## YOUR OBJECTIVE:
Each of the entries below is to be written out exactly, and the images skipped.

Short web captions
*****
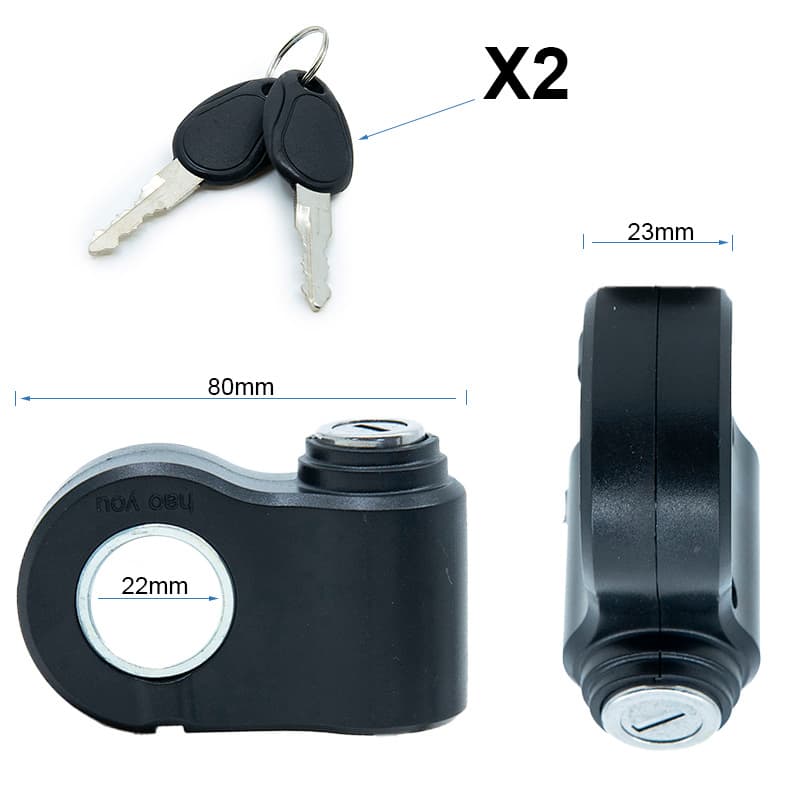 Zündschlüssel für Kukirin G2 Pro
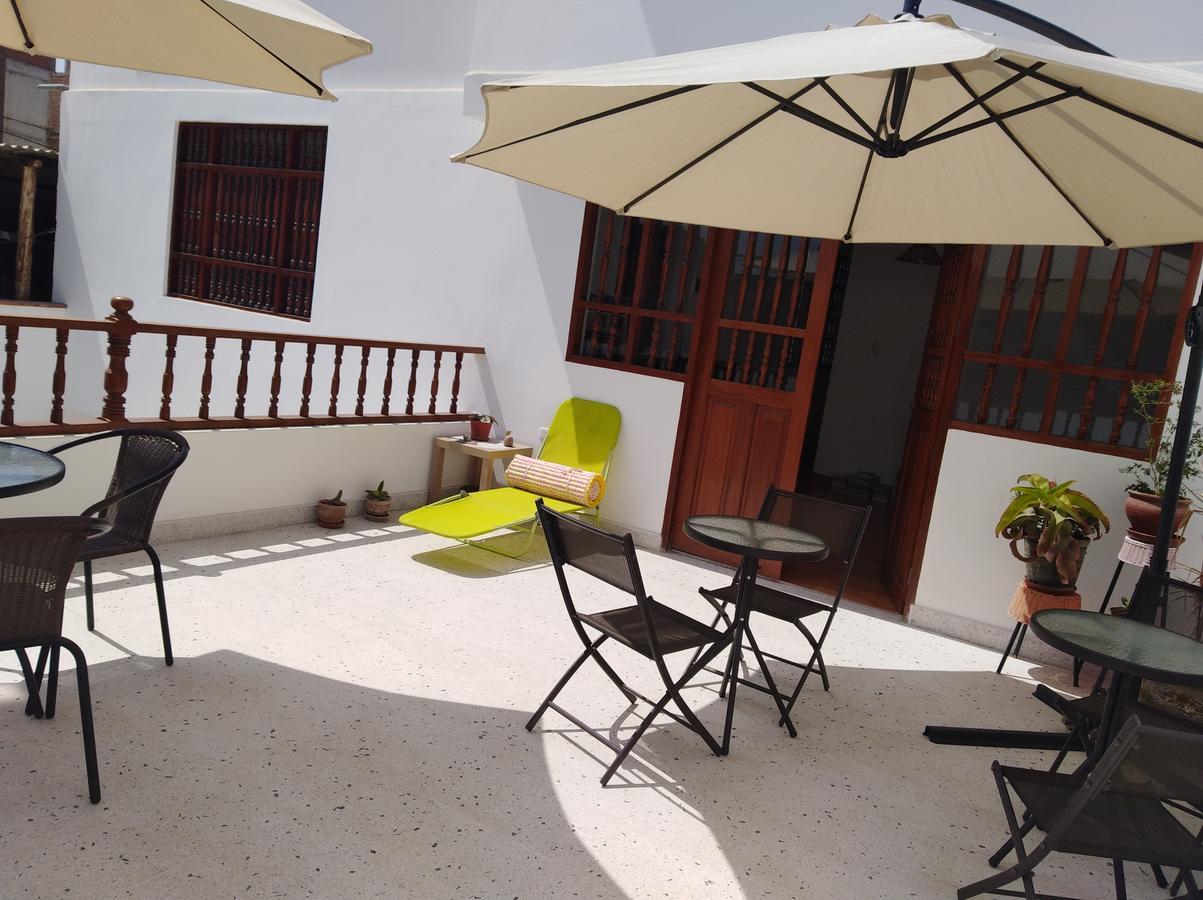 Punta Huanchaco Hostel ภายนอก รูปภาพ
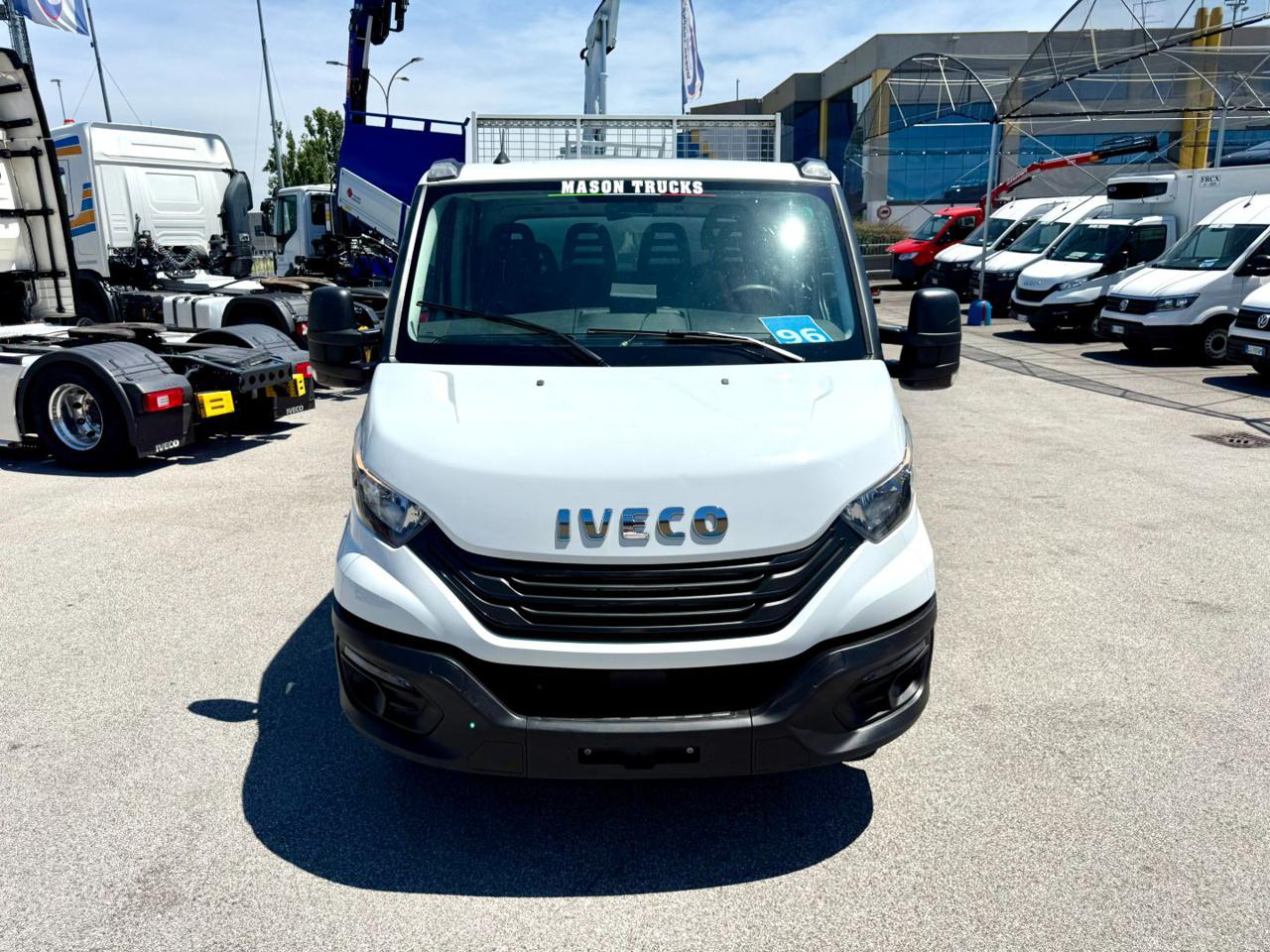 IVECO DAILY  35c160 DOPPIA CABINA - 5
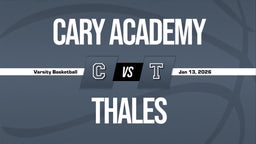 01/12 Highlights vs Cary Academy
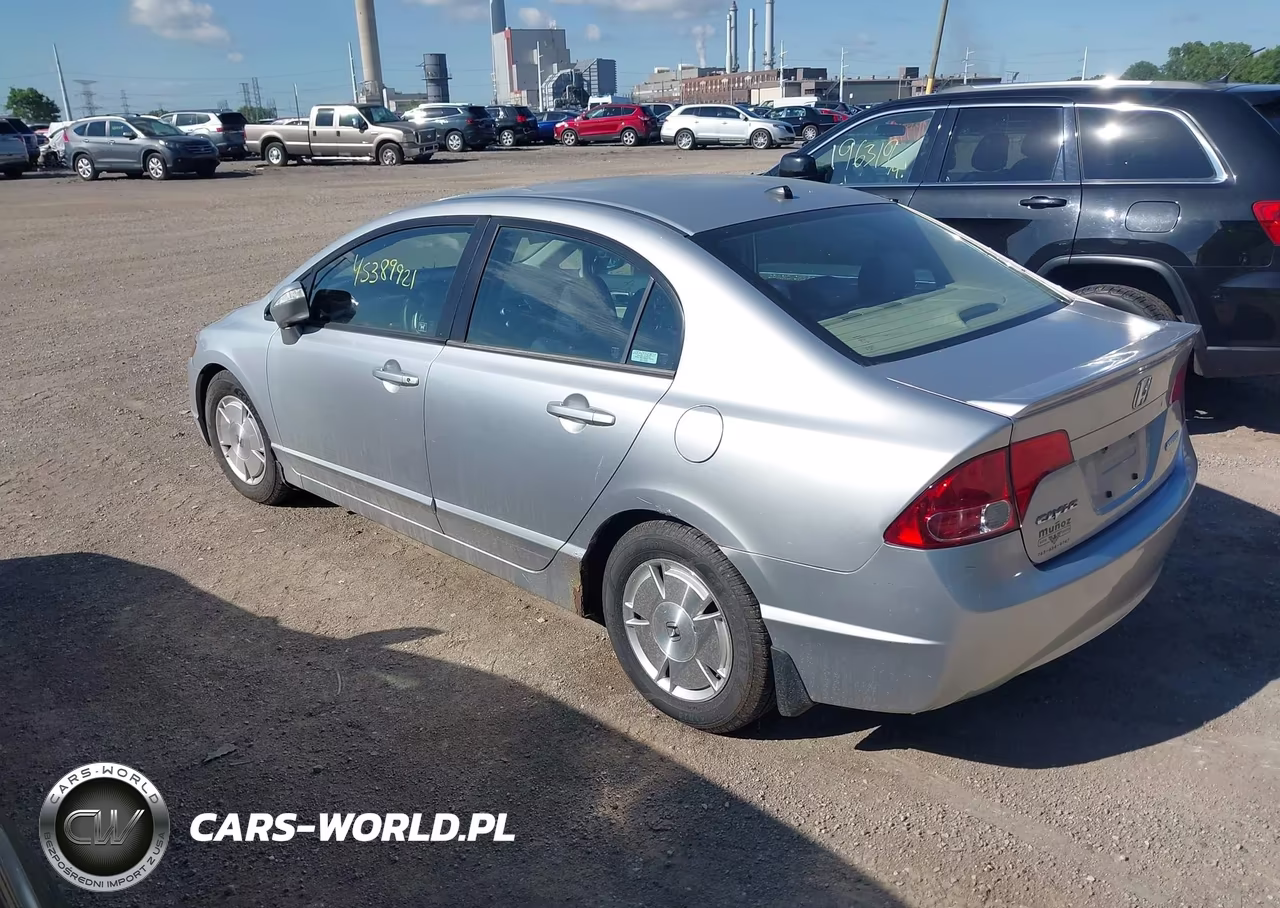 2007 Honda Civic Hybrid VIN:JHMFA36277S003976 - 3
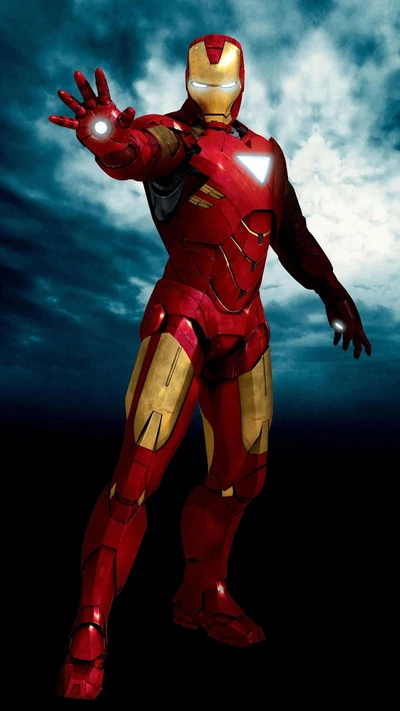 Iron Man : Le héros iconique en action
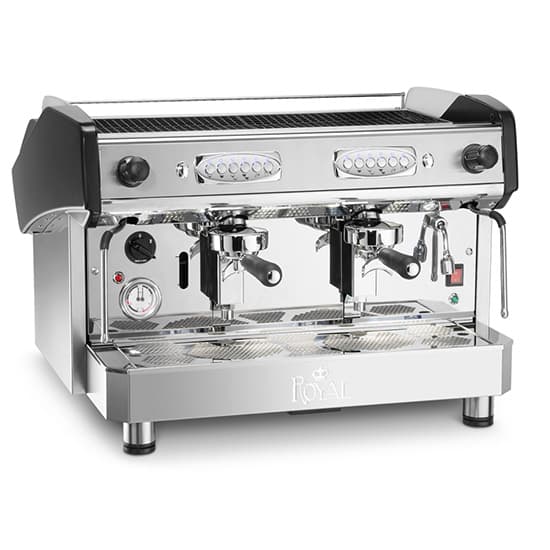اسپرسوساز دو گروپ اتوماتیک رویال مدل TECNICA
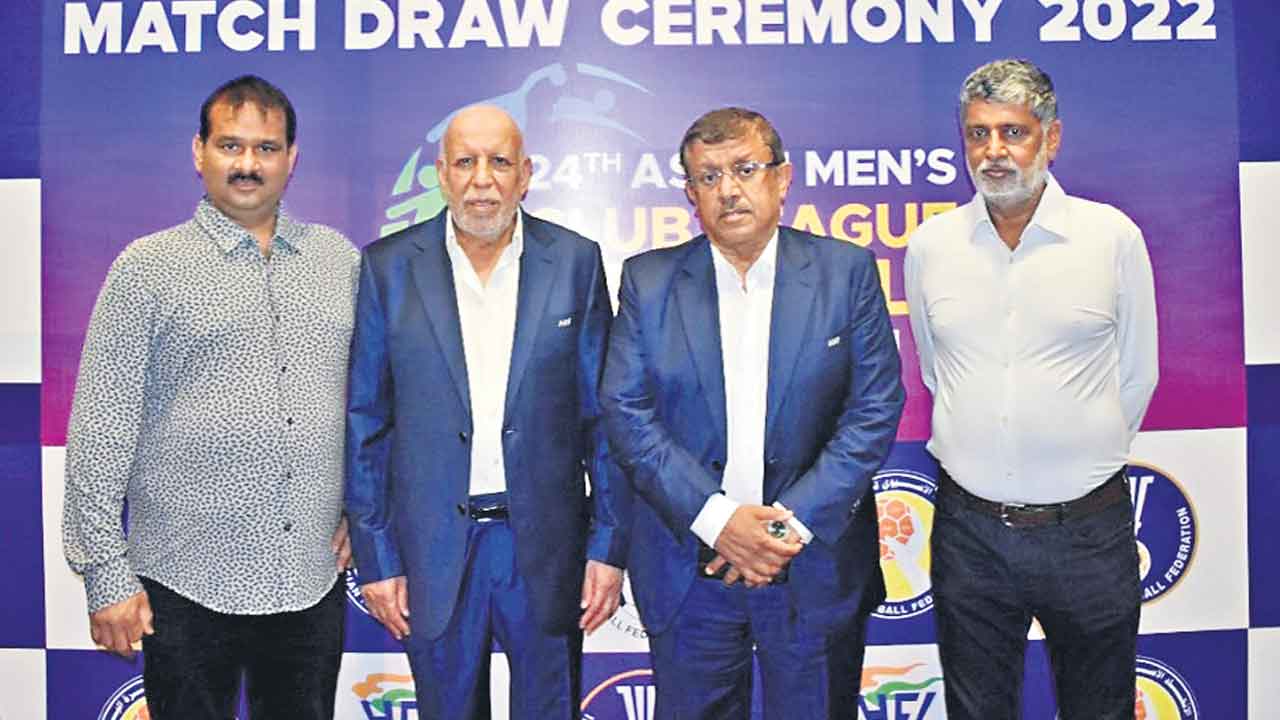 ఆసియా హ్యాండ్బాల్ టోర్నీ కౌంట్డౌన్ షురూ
*****
## ANSWER FOR THIS EXERCISE:
 Zündschlüssel für Kukirin G2 Pro
 Punta Huanchaco Hostel ภายนอก รูปภาพ
 IVECO DAILY  35c160 DOPPIA CABINA - 5
 01/12 Highlights vs Cary Academy
 2007 Honda Civic Hybrid VIN:JHMFA36277S003976 - 3
 Iron Man : Le héros iconique en action
اسپرسوساز دو گروپ اتوماتیک رویال مدل TECNICA
 ఆసియా హ్యాండ్బాల్ టోర్నీ కౌంట్డౌన్ షురూ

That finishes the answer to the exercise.